A árvore

Girou a chave na fechadura. Empurrou a porta, e fechou-a logo. Chovia. Acendeu a luz da salinha. E, por desfastio, procedeu de igual maneira na cozinha contígua. Entreteve-se um minuto esvaziando os bolsos: papeis molhadas, carteira, celular. Depositou tudo na pequena estante.

Desabotoou a camisa completamente encharcada, repousou-a no espaldar. Afastou os sapatos enlameados para um ângulo da sala, e livrou-se também da calça jeans e das meias, empapadas. Finalmente abriu a porta do quarto.

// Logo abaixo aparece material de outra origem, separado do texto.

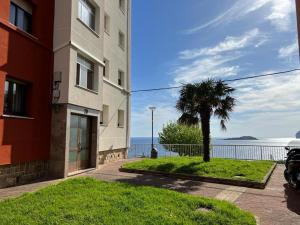 a building with a palm tree in front of the water at Tonpoigane in Bermeo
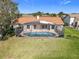 Backyard view features a screened pool and well maintained lawn, blending outdoor living and relaxation at 2732 Lone Feather Dr, Orlando, FL 32837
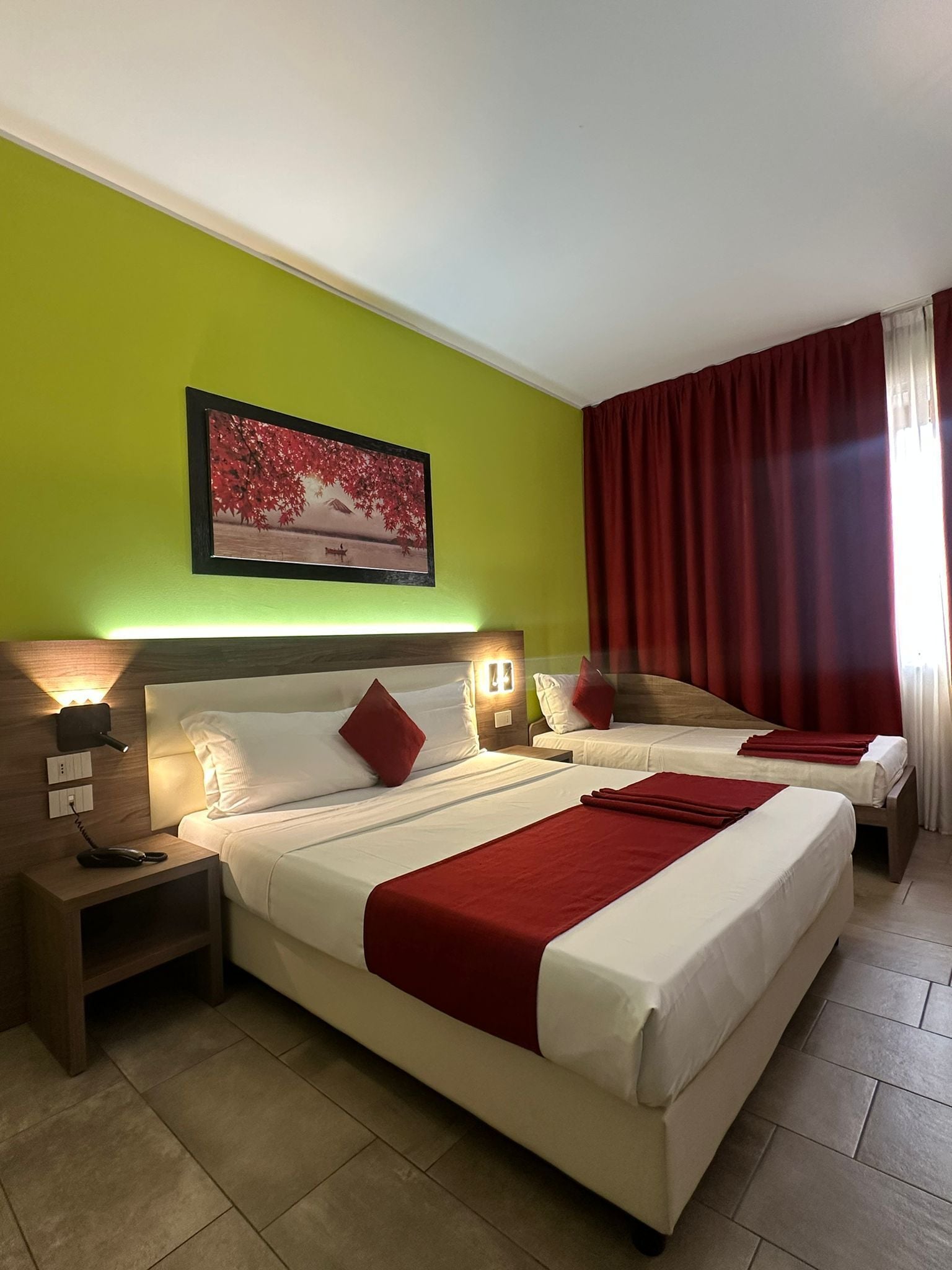Une chambre d’hôtel avec deux lits, une table de chevet avec un téléphone, une lampe fixée au mur et un tableau représentant un arbre rouge.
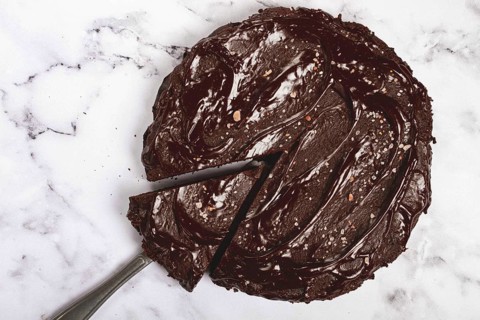 Chocolate cake, round cake, on a marble light table, top view, homemade cakes, no people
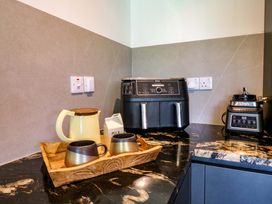 A kitchen with a kettle and cups on a tray at Manor Farm House Merton near Bicester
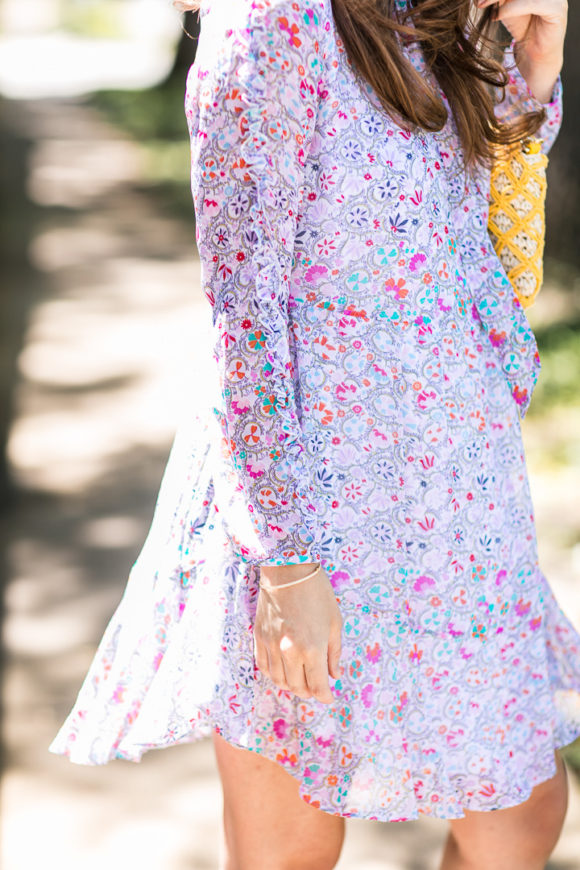 Amy Havins wears a Shoshanna floral print summer dress.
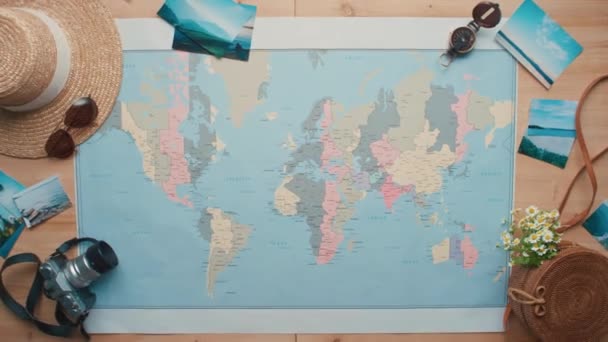 印刷された世界地図上にチケットと2つの国際パスポートを敷設女性の手のフラットレイアウトショットで上記のズームから水平 — ストック動画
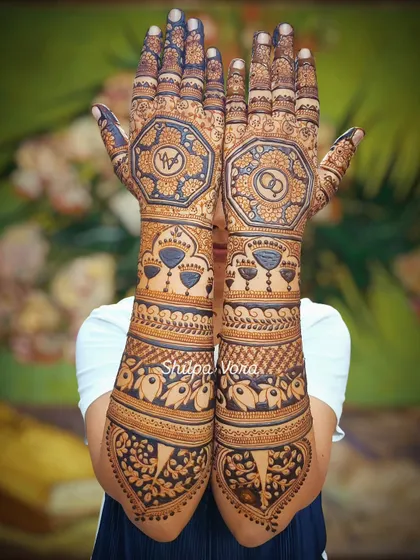An extremely detailed full-arm bridal design, featuring octagonal patterns with engagement rings and initials, perfect for a bride who wants maximum coverage.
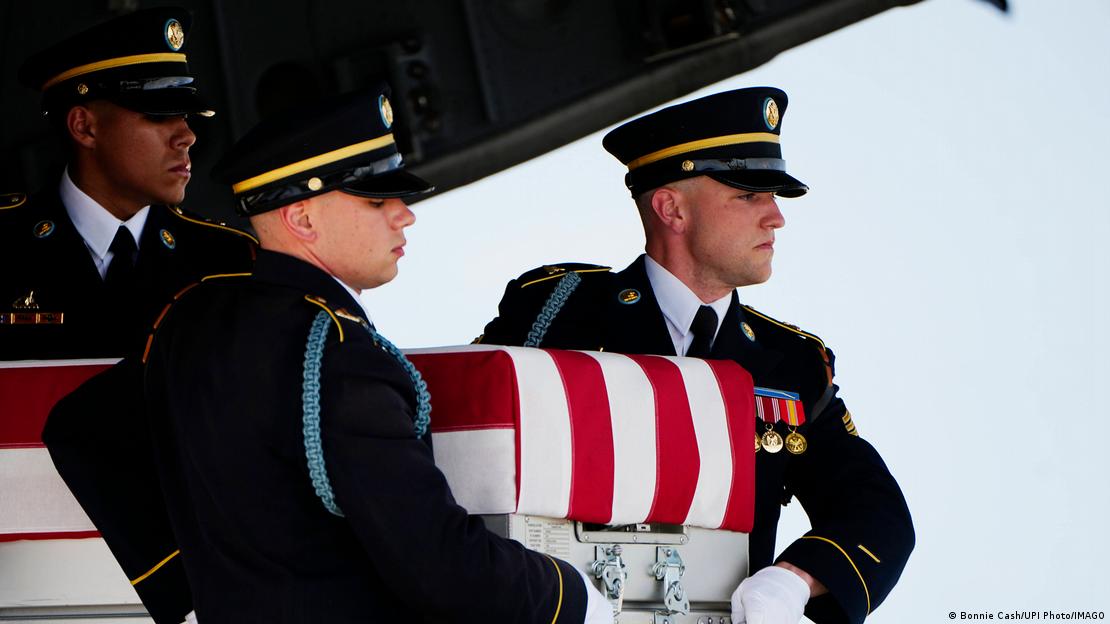 Bir Amerikan askerinin bayrağa sarılı tabutunu taşıyan 3 asker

A luz foi se coando gradativamente para dentro do cômodo. Foi alumiando os ladrilhos, e subindo pelos pés da cama: sobre seus lençóis um corpo de mulher jazia nu. Os beiços pareciam feitos de sangue. Um calor quase sonoro se despejava de dentro daquele corpo para o exterior. Era um pequeno sol no centro de seu quarto. "Uma mulher-ET", pensou.

Ao invés de cabelos, faixas de cetim amarelo saiam de dentro do couro cabeludo agonizavam antes de atingir os ombros. O tecido era salpicado por centenas de pequeninas flores pretas . Era uma caricatura: sua boca abriu-se e Jorge viu sua língua pontiaguda. Os braços finos, o corpo todo diminuto. Febril. Ele apertou de leve aquele rosto entre suas mãos úmidas. Era um sujeito sentimental.

Deitou-se ao lado do corpo desconhecido . Simbiose. A cama englobou os corpos com uma calma mecânica e transmutou-se. Fertilidade, várzea... Cheiro de argila impregnou-se nas paredes e confundiu-se com o ar

Um rato ruivo desprendeu-se do teto, planou sem peso. Foi engolido pela terra movediça.

Uma seringueira brotou com austeridade daquelas entranhas e rompeu a noite.